My brother grew up a Cowboys fan, and will always stick by Emmitt Smith. My friend, as with most others, will adamantly choose Barry Sanders. And then there's me. For as long as I can remember, the player I chose makes people scoff and dismiss me fairly quickly. For me, it's gotta be Jim Brown. In my opinion, Jim Brown is not only the best RB of all-time, but he's also the best football player of all-time.
Arguments can be made for all three of these guys, and that's one of the best things about the conversation. None of us are wrong.
Usually, I wait for Scout.com to announce when a player verbally commits. I saw last week that ESPN and Rivals had both reported De La Salle running back Joseph Te'o pledged his allegiances to the crimson and grey. Since Scout seems to be taking their time, I figured I might as well post this now. Also, h/t to bliznair for FanShotting this and reminding me to do it.
Te'o also plays safety, but I'm fairly confident Coach Paul Wulff has his powerback. Te'o measured 5'11, 208 in his junior season, and has room to add weight. He's not afraid to block, so I could see him making holes for Rickey Galvin. His best attributes, however, are his vision and patience.
Emmitt Smith may not have had Barry Sanders' god given talents (who did though?), but where Smith was in a class of his own were patience and vision. First, no, I'm not comparing Te'o to Smith. What I am saying is sometimes we get enamored with speed. Speed kills, and it's extremely sexy. However, what happens when a speed back like Galvin outruns his blockers?
Te'o's biggest asset is easily recognizable in his video. He doesn't try to run over people (like Jim Brown did), he doesn't necessarily try to out run everyone or juke people out of their cleats (like Barry Sanders did), he simply takes what the defense gives him.
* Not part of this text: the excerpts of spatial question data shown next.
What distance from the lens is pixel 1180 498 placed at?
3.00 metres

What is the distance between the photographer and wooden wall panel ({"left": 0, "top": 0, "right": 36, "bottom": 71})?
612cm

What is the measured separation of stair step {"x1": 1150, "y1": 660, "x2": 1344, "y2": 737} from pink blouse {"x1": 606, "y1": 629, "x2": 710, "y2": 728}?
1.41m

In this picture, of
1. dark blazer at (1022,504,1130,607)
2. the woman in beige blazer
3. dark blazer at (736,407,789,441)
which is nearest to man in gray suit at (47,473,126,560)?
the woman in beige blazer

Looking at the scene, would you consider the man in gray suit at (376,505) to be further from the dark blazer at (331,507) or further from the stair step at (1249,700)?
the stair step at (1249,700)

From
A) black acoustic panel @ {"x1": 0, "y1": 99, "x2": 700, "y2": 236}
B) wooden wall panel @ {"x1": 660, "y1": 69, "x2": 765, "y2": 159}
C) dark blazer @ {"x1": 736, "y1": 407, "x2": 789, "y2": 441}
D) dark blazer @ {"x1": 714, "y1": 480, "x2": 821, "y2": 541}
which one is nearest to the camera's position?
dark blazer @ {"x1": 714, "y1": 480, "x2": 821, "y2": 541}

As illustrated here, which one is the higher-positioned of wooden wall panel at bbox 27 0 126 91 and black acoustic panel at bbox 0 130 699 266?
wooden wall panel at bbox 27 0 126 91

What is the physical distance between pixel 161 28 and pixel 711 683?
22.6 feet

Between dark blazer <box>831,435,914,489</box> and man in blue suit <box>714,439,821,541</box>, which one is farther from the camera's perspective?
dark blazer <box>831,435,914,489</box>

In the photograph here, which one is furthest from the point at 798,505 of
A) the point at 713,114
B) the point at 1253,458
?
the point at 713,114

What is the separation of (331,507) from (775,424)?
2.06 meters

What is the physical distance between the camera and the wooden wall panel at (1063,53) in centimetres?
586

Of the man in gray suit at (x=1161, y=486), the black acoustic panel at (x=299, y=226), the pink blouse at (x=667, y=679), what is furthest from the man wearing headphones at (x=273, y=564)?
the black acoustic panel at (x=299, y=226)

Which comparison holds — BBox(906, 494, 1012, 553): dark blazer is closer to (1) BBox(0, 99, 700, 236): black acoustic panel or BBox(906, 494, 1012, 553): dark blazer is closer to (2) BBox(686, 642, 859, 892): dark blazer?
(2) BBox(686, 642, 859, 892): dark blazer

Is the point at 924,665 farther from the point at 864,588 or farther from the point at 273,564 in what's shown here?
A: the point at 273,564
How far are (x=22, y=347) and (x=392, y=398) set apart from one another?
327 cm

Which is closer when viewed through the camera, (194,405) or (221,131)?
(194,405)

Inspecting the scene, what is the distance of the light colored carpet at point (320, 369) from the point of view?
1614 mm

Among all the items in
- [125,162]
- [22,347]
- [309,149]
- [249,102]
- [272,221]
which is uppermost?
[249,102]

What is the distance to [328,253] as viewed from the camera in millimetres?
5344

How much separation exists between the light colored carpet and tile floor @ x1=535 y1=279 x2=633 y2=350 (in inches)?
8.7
That's not to say he doesn't outrun people, or that he doesn't juke defenders. For Te'o, something clicked. Perhaps that's what happens when you play for a powerhouse like De La Salle. He understands that by being patient, larger holes will open up, and then he can hit that second gear.
Te'o doesn't have world class speed, but he does have a quicker than you'd imagine short burst. I don't think he'll win many foot races on long runs, but his speed is deceptive.
Overall, I was really impressed with the maturity that comes with patience and vision. That's usually reserved for older players who understand the game more. All too often in high school, talent trumps all, schemes be damned. Te'o is a really solid back who I expect to challenge for playing time his first year on campus. I'm not saying he'll win the starting job or anything, but we're woefully thin at RB, and his presence only helps.
Good get, Coach Wulff. He must have eaten Te'o's dad's gumbo.